*WHAT THE TASK ASKS*. Rewrite all of the records with every "farther" replaced by "further", keeping everything else unchanged.

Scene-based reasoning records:
• • •
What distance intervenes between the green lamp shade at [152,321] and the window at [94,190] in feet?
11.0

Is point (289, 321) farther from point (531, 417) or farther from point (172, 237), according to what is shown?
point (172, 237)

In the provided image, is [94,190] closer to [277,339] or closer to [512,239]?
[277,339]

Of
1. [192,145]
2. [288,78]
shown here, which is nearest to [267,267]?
• • •
*EXERCISE RESULT*.
What distance intervenes between the green lamp shade at [152,321] and the window at [94,190] in feet?
11.0

Is point (289, 321) further from point (531, 417) or further from point (172, 237), according to what is shown?
point (172, 237)

In the provided image, is [94,190] closer to [277,339] or closer to [512,239]?
[277,339]

Of
1. [192,145]
2. [288,78]
shown here, which is nearest to [267,267]?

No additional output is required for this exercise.